Figure 2. Sonograms of short ultrasonic vocalization syllables produced by mice at 1 m (left) and 5 m (right) distances from microphones.  The color scale is in the decibels.

Although speech processing measures were invented to assess human speech intelligibility, we found them applicable for the acoustic mice detection within few meters. Leaving aside the question about mice vocalization intelligibly, we concluded that selected speech processing measures enabled us to detect events of mice vocalization better than other generic signal processing techniques.

As a secondary goal of this study, upon successful acoustic detection, the mice vocalization needed to be processed to determine animal location. It was of main interest for border patrol applications, where both acoustic detection and spatial localization are critical, and because mice movement has a behavioral specificity. To prove the localization feasibility, detected vocalization events from each microphone pair were processed to determine the time difference of arrival (TDOA). The analysis was limited to nearby locations by relatively short cabling system. Because the animals were moving freely on the surface of a laboratory table, roughly coplanar with microphones, the TDOA values were converted to the animal location using simple triangulation scheme. The process is illustrated schematically in Figure 3 for two selected microphones. Note that despite low signal to noise ratio for the microphone 2, the vocalization events were successfully detected. The cross correlograms, calculated in spectral domain with empirical normalization to suppress the effect of uncorrelated noise, yielded reliable TDOA. A simple check for the zero sum of TDOA was used as a consistency control. Calculated TDOA were converted into spatial locations, which were assessed for correctness, experimental and computational uncertainties and compared with available video recordings. Despite relatively high level of technogenic noise, the TDOA calculated locations agreed well with video recordings. The TDOA localization uncertainty was estimated on the order of the mouse size, roughly corresponding to several wavelengths at 50 kHz. A larger number of microphones is expected to improve detectability and enable more precise three dimensional localization.
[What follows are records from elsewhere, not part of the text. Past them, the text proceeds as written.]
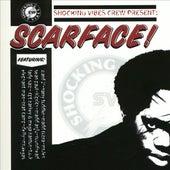 Scarface: Vol. 1 von Various Artists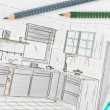 Stock Photo: Plscribble of modern fitted kitchen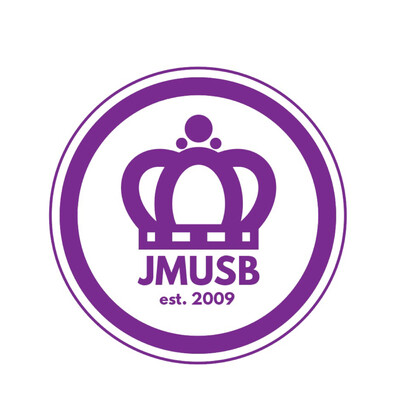 JMU Sports Blog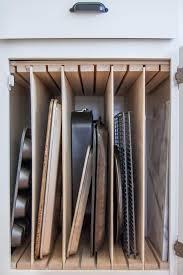 niche original small kitchen storage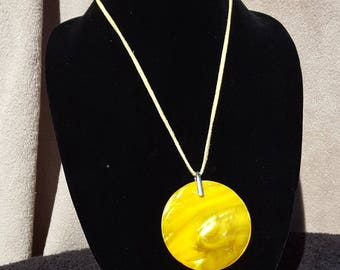 Statement jewelry,  hippie jewelry, Yellow Jewelry,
Hence, mice ultrasonic socialization sounds are detectable by the application of speech processing techniques, their TDOA are identifiable by cross correlation and provide decent spatial localization of animals in agreement with video observations.
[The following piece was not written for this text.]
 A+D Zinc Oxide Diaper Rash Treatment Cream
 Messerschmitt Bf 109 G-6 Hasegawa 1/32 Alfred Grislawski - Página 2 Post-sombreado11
Figure 3. The localization process. First, the detected vocalization events from two microphones (left) are paired and their cross correlogram is calculated (middle). The maxima, marked by asterisks, define a set of identified TDOA.  The process is repeated for every pair of microphones. Second, the triangulation is performed (right). The colored hyperbolas illustrate possible locations of animal on a laboratory table based on calculated TDOA. Hyperbolas intersection provides the location of animal. The numbered squares mark the location of microphones.


1The constructed recording system is particularly important for the detection of mice in containers  at US ports of entry, where low frequency noises are high. This pilot study confirms the feasibility of using Stevens Institute’s ultrasonic recording system for simultaneous detection of mice vocalization and movement.

This work was funded by the U.S. Department of Homeland Security’s Science and Technology Directorate. The views and conclusions contained in this paper are those of the authors and should not necessarily be interpreted as representing the official policies, either expressed or implied of the U.S. Department of Homeland Security.